Revenue financing is not a loan; this is an advance payment for your earnings.
This is very similar to the cash advances in the consumer world, where:
1. Your current salary is analyzed
2. Then borrow money based on the stability and amount of your salary
3. Then you have a short time to pay back the borrowed things
With income financing, the lender will look at two main types of documents: bank statements and business statements [if you have a merchant account].
They will also want to see the usual driver's license and also verify the rent, lease or ownership information of the property.
Even if you run a family business, you can qualify.
Lenders are looking for very specific requirements when they qualify you.
Monthly deposit analysis of 8-30 euros on bank statements. The lender does not want to see only a few large deposits. Instead, they want to see many smaller deposits, such as retail stores that will have no real estate agents.

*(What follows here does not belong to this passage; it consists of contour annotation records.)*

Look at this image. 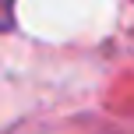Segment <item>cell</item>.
<instances>
[{
	"label": "cell",
	"mask_w": 134,
	"mask_h": 134,
	"mask_svg": "<svg viewBox=\"0 0 134 134\" xmlns=\"http://www.w3.org/2000/svg\"><path fill=\"white\" fill-rule=\"evenodd\" d=\"M14 7H18V0H0V32L14 28Z\"/></svg>",
	"instance_id": "1"
}]
</instances>
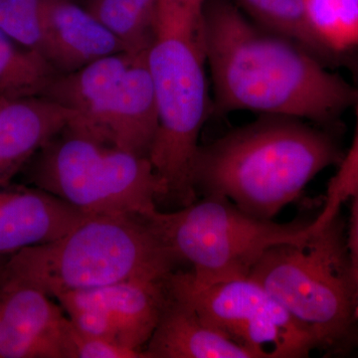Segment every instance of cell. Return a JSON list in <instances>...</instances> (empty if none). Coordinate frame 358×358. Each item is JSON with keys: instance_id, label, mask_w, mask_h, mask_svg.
Segmentation results:
<instances>
[{"instance_id": "1", "label": "cell", "mask_w": 358, "mask_h": 358, "mask_svg": "<svg viewBox=\"0 0 358 358\" xmlns=\"http://www.w3.org/2000/svg\"><path fill=\"white\" fill-rule=\"evenodd\" d=\"M201 36L221 114L249 110L327 124L357 103V88L232 2L205 1Z\"/></svg>"}, {"instance_id": "2", "label": "cell", "mask_w": 358, "mask_h": 358, "mask_svg": "<svg viewBox=\"0 0 358 358\" xmlns=\"http://www.w3.org/2000/svg\"><path fill=\"white\" fill-rule=\"evenodd\" d=\"M343 155L329 134L303 120L261 115L199 148L193 185L196 194L225 197L250 215L273 220Z\"/></svg>"}, {"instance_id": "3", "label": "cell", "mask_w": 358, "mask_h": 358, "mask_svg": "<svg viewBox=\"0 0 358 358\" xmlns=\"http://www.w3.org/2000/svg\"><path fill=\"white\" fill-rule=\"evenodd\" d=\"M178 259L136 216H89L63 236L7 257L0 282H17L55 298L129 280H162Z\"/></svg>"}, {"instance_id": "4", "label": "cell", "mask_w": 358, "mask_h": 358, "mask_svg": "<svg viewBox=\"0 0 358 358\" xmlns=\"http://www.w3.org/2000/svg\"><path fill=\"white\" fill-rule=\"evenodd\" d=\"M202 15L157 8L148 50L157 110L148 159L164 185L166 199L182 207L196 201L193 167L209 108Z\"/></svg>"}, {"instance_id": "5", "label": "cell", "mask_w": 358, "mask_h": 358, "mask_svg": "<svg viewBox=\"0 0 358 358\" xmlns=\"http://www.w3.org/2000/svg\"><path fill=\"white\" fill-rule=\"evenodd\" d=\"M249 275L310 331L319 350L358 348V288L341 213L301 241L268 249Z\"/></svg>"}, {"instance_id": "6", "label": "cell", "mask_w": 358, "mask_h": 358, "mask_svg": "<svg viewBox=\"0 0 358 358\" xmlns=\"http://www.w3.org/2000/svg\"><path fill=\"white\" fill-rule=\"evenodd\" d=\"M29 178L90 216L143 217L166 190L148 157L108 145L67 127L33 157Z\"/></svg>"}, {"instance_id": "7", "label": "cell", "mask_w": 358, "mask_h": 358, "mask_svg": "<svg viewBox=\"0 0 358 358\" xmlns=\"http://www.w3.org/2000/svg\"><path fill=\"white\" fill-rule=\"evenodd\" d=\"M143 218L178 262L190 264L201 280L249 275L268 249L313 232L312 221L257 218L222 196H203L178 211L157 209Z\"/></svg>"}, {"instance_id": "8", "label": "cell", "mask_w": 358, "mask_h": 358, "mask_svg": "<svg viewBox=\"0 0 358 358\" xmlns=\"http://www.w3.org/2000/svg\"><path fill=\"white\" fill-rule=\"evenodd\" d=\"M42 96L74 113L69 128L148 157L157 110L148 50L113 54L60 74Z\"/></svg>"}, {"instance_id": "9", "label": "cell", "mask_w": 358, "mask_h": 358, "mask_svg": "<svg viewBox=\"0 0 358 358\" xmlns=\"http://www.w3.org/2000/svg\"><path fill=\"white\" fill-rule=\"evenodd\" d=\"M166 287L205 322L261 358L308 357L319 350L310 331L250 275L201 280L192 271H174Z\"/></svg>"}, {"instance_id": "10", "label": "cell", "mask_w": 358, "mask_h": 358, "mask_svg": "<svg viewBox=\"0 0 358 358\" xmlns=\"http://www.w3.org/2000/svg\"><path fill=\"white\" fill-rule=\"evenodd\" d=\"M70 322L44 292L0 282V358H67Z\"/></svg>"}, {"instance_id": "11", "label": "cell", "mask_w": 358, "mask_h": 358, "mask_svg": "<svg viewBox=\"0 0 358 358\" xmlns=\"http://www.w3.org/2000/svg\"><path fill=\"white\" fill-rule=\"evenodd\" d=\"M166 278L129 280L58 294L55 299L64 312L93 308L103 313L115 327L122 345L145 350L166 301Z\"/></svg>"}, {"instance_id": "12", "label": "cell", "mask_w": 358, "mask_h": 358, "mask_svg": "<svg viewBox=\"0 0 358 358\" xmlns=\"http://www.w3.org/2000/svg\"><path fill=\"white\" fill-rule=\"evenodd\" d=\"M89 216L39 188L0 186V259L53 241Z\"/></svg>"}, {"instance_id": "13", "label": "cell", "mask_w": 358, "mask_h": 358, "mask_svg": "<svg viewBox=\"0 0 358 358\" xmlns=\"http://www.w3.org/2000/svg\"><path fill=\"white\" fill-rule=\"evenodd\" d=\"M75 114L44 96L0 99V186L11 185L21 169Z\"/></svg>"}, {"instance_id": "14", "label": "cell", "mask_w": 358, "mask_h": 358, "mask_svg": "<svg viewBox=\"0 0 358 358\" xmlns=\"http://www.w3.org/2000/svg\"><path fill=\"white\" fill-rule=\"evenodd\" d=\"M44 56L60 74L128 51L87 10L71 0H43Z\"/></svg>"}, {"instance_id": "15", "label": "cell", "mask_w": 358, "mask_h": 358, "mask_svg": "<svg viewBox=\"0 0 358 358\" xmlns=\"http://www.w3.org/2000/svg\"><path fill=\"white\" fill-rule=\"evenodd\" d=\"M145 350L150 358H261L205 322L192 306L171 296L169 289Z\"/></svg>"}, {"instance_id": "16", "label": "cell", "mask_w": 358, "mask_h": 358, "mask_svg": "<svg viewBox=\"0 0 358 358\" xmlns=\"http://www.w3.org/2000/svg\"><path fill=\"white\" fill-rule=\"evenodd\" d=\"M232 3L255 24L300 45L324 64L333 60L310 27L305 0H232Z\"/></svg>"}, {"instance_id": "17", "label": "cell", "mask_w": 358, "mask_h": 358, "mask_svg": "<svg viewBox=\"0 0 358 358\" xmlns=\"http://www.w3.org/2000/svg\"><path fill=\"white\" fill-rule=\"evenodd\" d=\"M59 75L41 54L20 46L0 30V99L42 96Z\"/></svg>"}, {"instance_id": "18", "label": "cell", "mask_w": 358, "mask_h": 358, "mask_svg": "<svg viewBox=\"0 0 358 358\" xmlns=\"http://www.w3.org/2000/svg\"><path fill=\"white\" fill-rule=\"evenodd\" d=\"M159 0H89L87 10L126 46L148 50L155 36Z\"/></svg>"}, {"instance_id": "19", "label": "cell", "mask_w": 358, "mask_h": 358, "mask_svg": "<svg viewBox=\"0 0 358 358\" xmlns=\"http://www.w3.org/2000/svg\"><path fill=\"white\" fill-rule=\"evenodd\" d=\"M310 27L333 56L358 48L357 0H305Z\"/></svg>"}, {"instance_id": "20", "label": "cell", "mask_w": 358, "mask_h": 358, "mask_svg": "<svg viewBox=\"0 0 358 358\" xmlns=\"http://www.w3.org/2000/svg\"><path fill=\"white\" fill-rule=\"evenodd\" d=\"M0 30L45 57L43 0H0Z\"/></svg>"}, {"instance_id": "21", "label": "cell", "mask_w": 358, "mask_h": 358, "mask_svg": "<svg viewBox=\"0 0 358 358\" xmlns=\"http://www.w3.org/2000/svg\"><path fill=\"white\" fill-rule=\"evenodd\" d=\"M358 185V122L352 147L343 154L338 171L327 186L324 207L312 221L313 232L324 228L341 213V205L350 200Z\"/></svg>"}, {"instance_id": "22", "label": "cell", "mask_w": 358, "mask_h": 358, "mask_svg": "<svg viewBox=\"0 0 358 358\" xmlns=\"http://www.w3.org/2000/svg\"><path fill=\"white\" fill-rule=\"evenodd\" d=\"M67 358L150 357L145 350H133L107 339L85 334L71 322L67 336Z\"/></svg>"}, {"instance_id": "23", "label": "cell", "mask_w": 358, "mask_h": 358, "mask_svg": "<svg viewBox=\"0 0 358 358\" xmlns=\"http://www.w3.org/2000/svg\"><path fill=\"white\" fill-rule=\"evenodd\" d=\"M350 200H352L350 224L346 231V244L348 254L352 263L353 274L358 288V185L352 192Z\"/></svg>"}, {"instance_id": "24", "label": "cell", "mask_w": 358, "mask_h": 358, "mask_svg": "<svg viewBox=\"0 0 358 358\" xmlns=\"http://www.w3.org/2000/svg\"><path fill=\"white\" fill-rule=\"evenodd\" d=\"M205 0H159V6L190 13H203Z\"/></svg>"}, {"instance_id": "25", "label": "cell", "mask_w": 358, "mask_h": 358, "mask_svg": "<svg viewBox=\"0 0 358 358\" xmlns=\"http://www.w3.org/2000/svg\"><path fill=\"white\" fill-rule=\"evenodd\" d=\"M357 92H358V89H357ZM355 108H357V122H358V94H357V103H355Z\"/></svg>"}, {"instance_id": "26", "label": "cell", "mask_w": 358, "mask_h": 358, "mask_svg": "<svg viewBox=\"0 0 358 358\" xmlns=\"http://www.w3.org/2000/svg\"><path fill=\"white\" fill-rule=\"evenodd\" d=\"M357 1H358V0H357Z\"/></svg>"}]
</instances>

Positive bank balances at the end of the period are also important. If you don't have money every month now, lenders know that it will be difficult for you to repay the money, so they are looking for positive monthly cash flow.
They want to see that the bank account is responsible for management and there is almost no NSF fee. They also don't want to see a lot of refunds, and this may reflect unexpected future spending.
The longer you work, the better your chances of getting approval.
Most lenders require you to operate for 12 months or more. If you only operate for six months, some lenders will borrow money from you.
But in that case, they usually want to see compensation factors.
Personal credit is not a major factor in approval, but it is tied to the terms you are paying.
Lenders typically approve business owners with scores as low as 500. Lenders are most worried about your current troubles, such as impending bankruptcy or recent liens and judgments.
If you don't have these types of issues, you can get approval even if you use your most recent payment account and delayed payments. This is one of the best types of financing secured by credit issues.
Income financing is very easy and very fast. Due to file restrictions, you can get initial approval within 24 hours. After signing the terms and conditions, a 24-48-hour due diligence process will take place. In the process, they are looking for potential problems, such as: excellent progress that you didn't mention, signs that you are going to close down, and verifying that your lease/debt arrangement is good.